Record production and exports
At the same time, the expert points out, the US is in a dual situation: on the one hand, the current crisis is contributing to the strengthening of the American oil and gas sector. "Production and exports are at record levels - Americans are selling six million barrels per day. Their exports to Europe and Southeast Asia are increasing. European dependence on American energy resources is being strengthened. I believe the US has a basic plan regarding this. At the same time, the underestimated factor of the Iranian economy also has an effect — it has suffered serious damage and, like the American one, needs a respite. It is affected extremely painfully by both inflation and the difficulties of financing fiscal needs," explains Bobrovsky.
Political risks
However, this long-term benefit for American companies, the Russian economist adds, is balanced by political risks — primarily the threat of defeat in the election, partly due to the increase in gasoline prices within the US itself. Furthermore, the depletion of commercial oil reserves, which were actively used for sales abroad, also has an effect. "The Iranians understand that Washington is under specific tactical time pressure. They would like to end all this at least before the World Cup, which will be held in North America, and before the celebration of 250 years of US independence.
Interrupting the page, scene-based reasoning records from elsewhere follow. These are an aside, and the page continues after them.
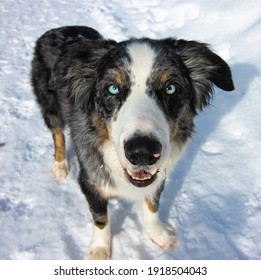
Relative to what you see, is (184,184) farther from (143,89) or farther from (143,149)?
(143,149)

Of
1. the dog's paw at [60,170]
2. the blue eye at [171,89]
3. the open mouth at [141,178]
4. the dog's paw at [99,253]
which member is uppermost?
the blue eye at [171,89]

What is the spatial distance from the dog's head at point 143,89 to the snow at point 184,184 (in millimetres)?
955

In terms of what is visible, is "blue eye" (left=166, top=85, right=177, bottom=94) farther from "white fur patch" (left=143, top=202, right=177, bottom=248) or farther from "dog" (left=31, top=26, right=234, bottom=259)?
"white fur patch" (left=143, top=202, right=177, bottom=248)

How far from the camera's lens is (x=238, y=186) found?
4.20m

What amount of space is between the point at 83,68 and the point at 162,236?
6.01ft

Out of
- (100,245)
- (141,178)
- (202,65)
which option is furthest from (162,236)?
(202,65)

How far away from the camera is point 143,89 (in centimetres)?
280

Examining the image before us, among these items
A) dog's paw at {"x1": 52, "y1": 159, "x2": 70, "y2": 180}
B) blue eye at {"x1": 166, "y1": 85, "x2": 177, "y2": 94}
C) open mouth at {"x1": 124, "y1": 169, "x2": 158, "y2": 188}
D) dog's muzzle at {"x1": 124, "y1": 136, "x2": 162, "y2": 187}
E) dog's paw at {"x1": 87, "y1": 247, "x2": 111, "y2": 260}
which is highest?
blue eye at {"x1": 166, "y1": 85, "x2": 177, "y2": 94}

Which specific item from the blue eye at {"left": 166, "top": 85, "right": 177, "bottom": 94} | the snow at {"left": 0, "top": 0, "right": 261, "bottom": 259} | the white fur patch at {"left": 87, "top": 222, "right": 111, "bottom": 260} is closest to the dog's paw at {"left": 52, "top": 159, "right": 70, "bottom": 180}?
the snow at {"left": 0, "top": 0, "right": 261, "bottom": 259}

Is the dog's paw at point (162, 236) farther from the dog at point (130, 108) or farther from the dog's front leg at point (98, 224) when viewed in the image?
the dog's front leg at point (98, 224)

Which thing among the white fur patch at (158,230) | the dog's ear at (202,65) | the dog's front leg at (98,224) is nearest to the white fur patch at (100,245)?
the dog's front leg at (98,224)

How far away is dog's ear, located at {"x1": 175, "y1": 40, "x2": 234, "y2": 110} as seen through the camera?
3240 mm

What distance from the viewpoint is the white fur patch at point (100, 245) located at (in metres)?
3.62
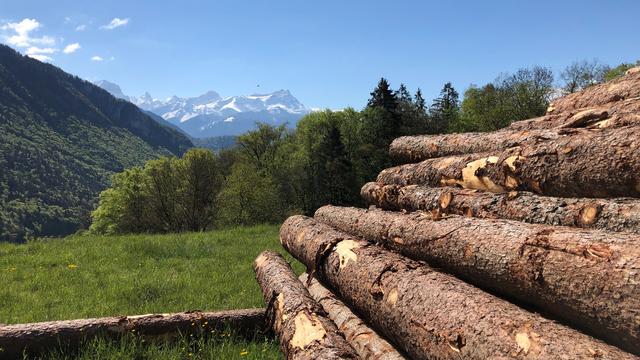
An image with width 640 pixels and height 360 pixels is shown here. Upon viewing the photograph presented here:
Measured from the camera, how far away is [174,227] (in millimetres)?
55750

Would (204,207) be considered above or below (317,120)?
below

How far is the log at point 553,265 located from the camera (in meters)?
3.25

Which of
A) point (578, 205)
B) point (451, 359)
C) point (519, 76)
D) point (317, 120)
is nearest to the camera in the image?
point (451, 359)

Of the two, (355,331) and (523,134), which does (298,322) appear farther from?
(523,134)

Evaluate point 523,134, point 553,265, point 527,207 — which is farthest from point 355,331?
point 523,134

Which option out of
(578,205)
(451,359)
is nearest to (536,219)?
(578,205)

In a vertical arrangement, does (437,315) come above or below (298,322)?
above

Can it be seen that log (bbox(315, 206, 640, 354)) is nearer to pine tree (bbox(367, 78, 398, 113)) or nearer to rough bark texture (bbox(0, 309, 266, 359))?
rough bark texture (bbox(0, 309, 266, 359))

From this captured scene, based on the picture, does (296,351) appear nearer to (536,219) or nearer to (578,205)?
(536,219)

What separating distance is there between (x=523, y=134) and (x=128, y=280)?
8479 millimetres

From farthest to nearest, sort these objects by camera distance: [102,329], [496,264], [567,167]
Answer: [102,329], [567,167], [496,264]

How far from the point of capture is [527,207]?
215 inches

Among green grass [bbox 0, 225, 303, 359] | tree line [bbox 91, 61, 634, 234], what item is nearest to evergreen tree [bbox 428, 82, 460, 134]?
tree line [bbox 91, 61, 634, 234]

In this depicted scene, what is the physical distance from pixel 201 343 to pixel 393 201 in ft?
14.1
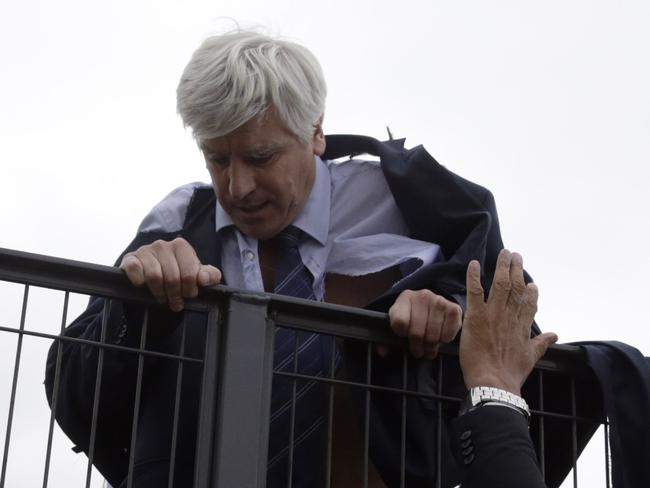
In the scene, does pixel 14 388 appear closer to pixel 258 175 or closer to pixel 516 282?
pixel 258 175

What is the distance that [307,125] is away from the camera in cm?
432

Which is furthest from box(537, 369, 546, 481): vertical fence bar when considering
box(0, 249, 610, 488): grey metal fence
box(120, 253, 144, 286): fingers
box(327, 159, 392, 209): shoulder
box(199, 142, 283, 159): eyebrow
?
box(120, 253, 144, 286): fingers

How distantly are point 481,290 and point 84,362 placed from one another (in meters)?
0.94

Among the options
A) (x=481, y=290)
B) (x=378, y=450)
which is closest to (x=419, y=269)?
(x=481, y=290)

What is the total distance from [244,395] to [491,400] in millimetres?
578

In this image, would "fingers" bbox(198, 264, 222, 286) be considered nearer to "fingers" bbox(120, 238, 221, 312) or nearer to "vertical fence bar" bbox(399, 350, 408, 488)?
"fingers" bbox(120, 238, 221, 312)

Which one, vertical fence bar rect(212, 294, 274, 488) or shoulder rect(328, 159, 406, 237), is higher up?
shoulder rect(328, 159, 406, 237)

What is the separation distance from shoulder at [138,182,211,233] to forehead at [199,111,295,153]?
0.13 meters

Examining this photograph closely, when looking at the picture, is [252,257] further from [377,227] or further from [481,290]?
[481,290]

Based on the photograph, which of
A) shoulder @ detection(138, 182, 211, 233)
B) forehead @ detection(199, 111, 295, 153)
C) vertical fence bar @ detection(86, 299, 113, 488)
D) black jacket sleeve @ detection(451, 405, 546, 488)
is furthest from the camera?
forehead @ detection(199, 111, 295, 153)

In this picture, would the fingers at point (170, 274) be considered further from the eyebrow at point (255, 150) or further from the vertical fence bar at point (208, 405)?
the eyebrow at point (255, 150)

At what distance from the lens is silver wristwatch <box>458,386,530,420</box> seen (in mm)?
3654

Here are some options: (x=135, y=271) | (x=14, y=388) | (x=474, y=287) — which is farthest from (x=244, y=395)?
(x=474, y=287)

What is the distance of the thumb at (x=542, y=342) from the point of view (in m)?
3.85
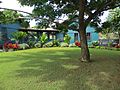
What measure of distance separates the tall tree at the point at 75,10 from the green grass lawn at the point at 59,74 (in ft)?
4.27

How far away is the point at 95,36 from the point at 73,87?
86.4 ft

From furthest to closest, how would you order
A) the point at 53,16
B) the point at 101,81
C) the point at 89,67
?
the point at 53,16
the point at 89,67
the point at 101,81

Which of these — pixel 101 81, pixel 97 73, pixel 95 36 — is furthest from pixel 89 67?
pixel 95 36

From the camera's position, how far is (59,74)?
1182 cm

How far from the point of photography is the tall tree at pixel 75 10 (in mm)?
13477

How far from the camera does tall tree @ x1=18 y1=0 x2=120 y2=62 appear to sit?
13.5 m

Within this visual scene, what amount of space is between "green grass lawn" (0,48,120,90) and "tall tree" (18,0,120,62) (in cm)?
130

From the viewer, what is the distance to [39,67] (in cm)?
1295

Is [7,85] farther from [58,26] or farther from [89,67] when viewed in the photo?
[58,26]

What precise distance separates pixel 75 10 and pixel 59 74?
5.18 meters

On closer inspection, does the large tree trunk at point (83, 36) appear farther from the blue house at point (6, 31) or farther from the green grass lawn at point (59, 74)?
the blue house at point (6, 31)

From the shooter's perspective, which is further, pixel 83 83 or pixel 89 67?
pixel 89 67

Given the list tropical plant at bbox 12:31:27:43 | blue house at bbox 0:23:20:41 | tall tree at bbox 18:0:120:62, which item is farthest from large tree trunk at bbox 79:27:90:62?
blue house at bbox 0:23:20:41

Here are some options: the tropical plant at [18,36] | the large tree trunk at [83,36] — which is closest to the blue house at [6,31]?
the tropical plant at [18,36]
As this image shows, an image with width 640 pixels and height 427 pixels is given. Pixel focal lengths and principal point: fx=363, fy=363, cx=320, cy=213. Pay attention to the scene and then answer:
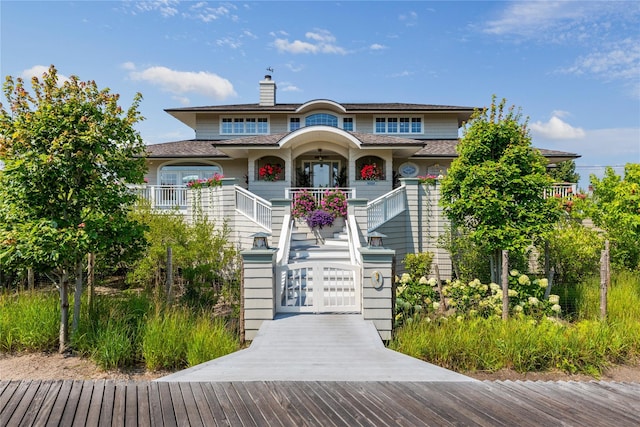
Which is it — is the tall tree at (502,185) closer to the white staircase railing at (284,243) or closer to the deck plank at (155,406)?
the white staircase railing at (284,243)

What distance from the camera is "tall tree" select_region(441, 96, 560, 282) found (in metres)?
9.06

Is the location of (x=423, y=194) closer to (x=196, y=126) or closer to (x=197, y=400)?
(x=197, y=400)

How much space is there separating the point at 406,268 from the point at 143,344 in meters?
8.10

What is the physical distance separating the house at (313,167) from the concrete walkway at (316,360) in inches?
42.2

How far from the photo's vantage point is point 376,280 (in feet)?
23.2

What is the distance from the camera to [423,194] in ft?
41.4

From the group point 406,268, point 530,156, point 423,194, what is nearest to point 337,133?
point 423,194

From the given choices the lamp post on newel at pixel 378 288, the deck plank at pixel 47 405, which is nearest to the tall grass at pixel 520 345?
the lamp post on newel at pixel 378 288

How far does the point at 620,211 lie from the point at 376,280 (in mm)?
7510

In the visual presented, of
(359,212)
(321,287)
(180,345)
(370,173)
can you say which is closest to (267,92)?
(370,173)

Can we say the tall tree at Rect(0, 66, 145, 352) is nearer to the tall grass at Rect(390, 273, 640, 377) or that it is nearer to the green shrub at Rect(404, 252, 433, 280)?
the tall grass at Rect(390, 273, 640, 377)

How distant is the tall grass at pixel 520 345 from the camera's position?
248 inches

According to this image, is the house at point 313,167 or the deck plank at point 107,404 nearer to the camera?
the deck plank at point 107,404

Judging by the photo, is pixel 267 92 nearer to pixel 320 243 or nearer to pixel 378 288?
pixel 320 243
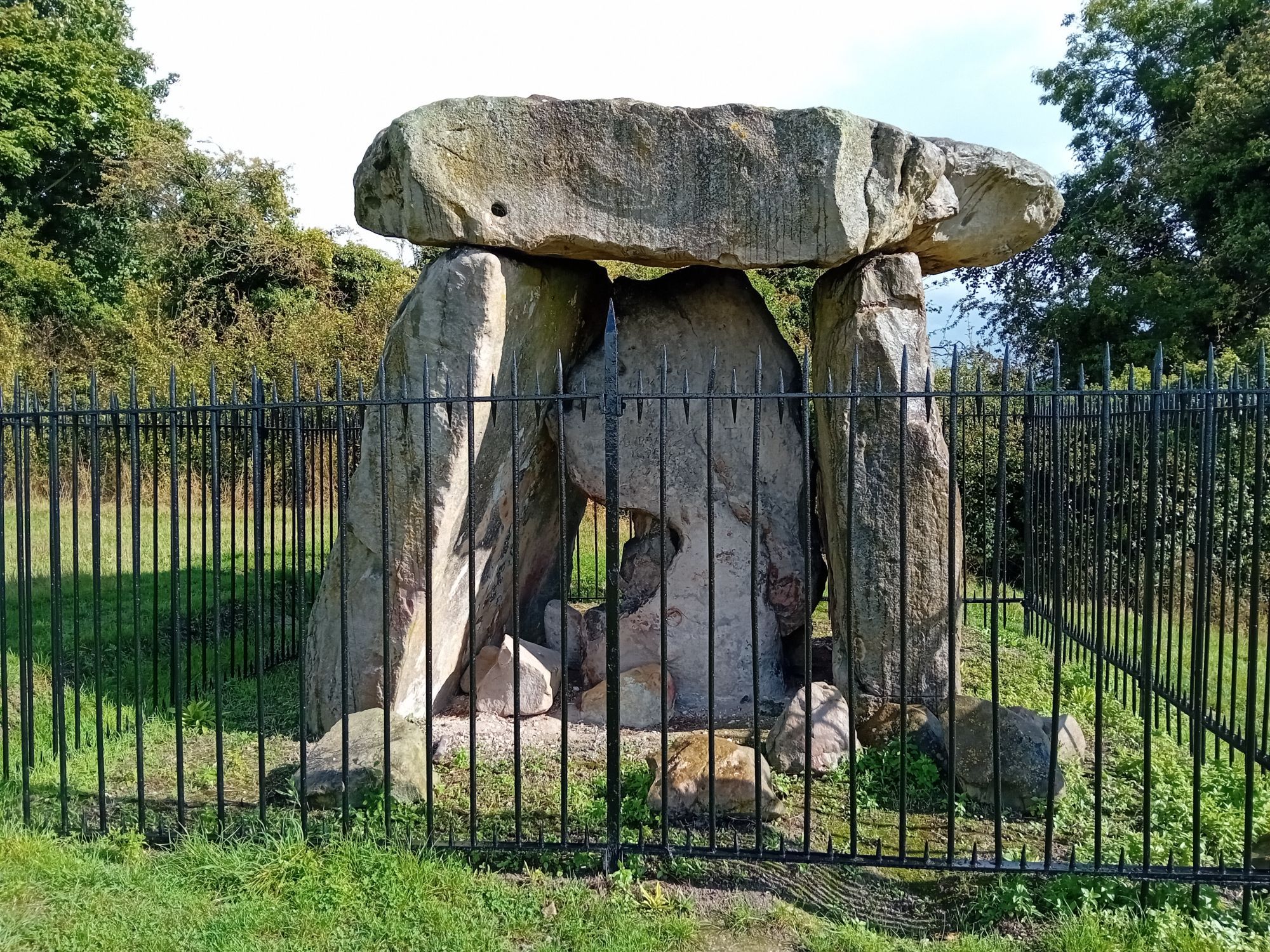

And Trump certainly does not need to drag all this out until the autumn and the mid-term elections, no matter how much he assures that they do not particularly concern him," argues Bobrovsky.
Worse than Vietnam
The unpopularity of the White House's course is confirmed by polls. As a survey by YouGov and The Economist showed, 59% of Americans do not approve of Trump's approach to the Iran crisis. At the same time, less than a third of respondents believe that the US is winning the conflict. The negative assessment of the crisis also dominates the American expert community. For example, in an article published in The Atlantic, political scientist Robert Kagan argues that the current US defeat is comparable in its consequences to Pearl Harbor or Vietnam. "This defeat in Iran can neither be corrected nor ignored. There will be no return to the previous state, nor a final American triumph that will overcome the damage caused. The Strait of Hormuz will no longer be open as it once was. With the establishment of control over the strait, Iran becomes a key player in the region and one of the key players in the world. The role of China and Russia as Iran's allies is being strengthened, while the role of the United States is being significantly reduced," he noted.
Recognize the defeat
In this context, calls to recognize the defeat are heard more and more often. "Trump could start by reminding that Iran is a chronic problem, which none of his predecessors managed to solve," notes Stephen Walt, professor at the Robert and Renée Belfer Center for International Affairs at Harvard University, in an article for Foreign Policy. "He could state that he wanted to solve the issue once and for all and explain that he had serious reasons to believe that another round of bombardments would work. He could point to the unpopularity of the regime and the demonstrations that Iran suppressed earlier this year. The calculation proved completely wrong, but with his familiar style, Trump could remind everyone that in politics no one gives 100% guarantees and that the decisions that had to be made were really difficult — and then blame all the mistakes on incompetent advisors."